Katalitik soba tehlikesi

       Isınmak için katalitik soba kullanılıyor. Ankara, 50.000 sobanın ihalesini tamamlamış ve göndermiş. Birol General de çadırlara dağıtıp, bir tüp şirketi ile anlaşmayı sağlamış sağlamasına da, ısınma sorununun bu biçimde çözülmesi içine çok sinmemiş. "Çadırların ısınabilmesi için, her yerinin kapatılması lazım. Herkesin bildiği gibi, bu sobalar havadaki oksijeni yok eder. Oksijen ihtiyacı farklı miktarlarda olan çocuk, astımlı ya da yaşlı insanlar var. Zehirlenmelerden endişe ediyorum. Aslında en iyi çözüm, elektrikli ısınma, yağlı radyatör ya da rezistanslı ısıtıcılar, ama yapamıyoruz. Trafo, kablo, elektrik sistemi, bu bölgeyi ısıtacak enerjiyi kaldıramaz.
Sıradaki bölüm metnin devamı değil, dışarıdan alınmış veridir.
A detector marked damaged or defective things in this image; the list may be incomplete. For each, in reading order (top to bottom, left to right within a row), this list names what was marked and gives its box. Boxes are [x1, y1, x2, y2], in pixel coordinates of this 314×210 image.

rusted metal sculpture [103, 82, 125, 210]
Hatta vatandaşın elektrikli battaniye temin edip kullanarak, elektrik sistemine zarar vermesinden korktuğumuz için, anonslarla sakinlerimizi bilgilendirmeye çalışıyoruz" diyor.

Kızılay'la ordu çadırı arasındaki fark

       Kara Kuvvetleri'nin ürettiği, Doğu'daki birlikler tarafından kullanılan çadırların 3000 tanesi Mehmetçi Çadırkent'e gönderilmiş. "Soğuk iklim çadırı" diye adlandırılan bu çadırlar, Birol General'e göre, ithal edilecek çadırlardan daha iyi ve kullanışlı.
       "Peki, neden daha çok çadır getirilmiyor" sorusuna verdiği yanıt ise ilginç.
       "Kara Kuvvetleri'nin günlük çadır üretimi 17 ile 20 adet arası. Kaç çadıra ihtiyaç olduğu ve üretimin bu ihtiyacı karşılamadığı ortada."
       Cevap aslında, başka soruları getiriyor akla. "Neden çadır alımı yerine, çadır üretimi yapan bu tesisin üretim gücü artırılmadı? Haydi işi biraz daha ileriye götürelim. Madem böyle çadırlar üretebiliyoruz, Kızılay'a hiç olmazsa bundan sonrası için bu çadırlardan üretilip, Nuh Nebi'den kalma çadırlar yok edilebilir. Üstelik cezaevlerinde kalan tutuklu ve hükümlülere de, bu üretimde rol verilerek, yeni rehabilite ve iş alanları da tahsis edilebilir" diye düşündüm. Ne dersiniz?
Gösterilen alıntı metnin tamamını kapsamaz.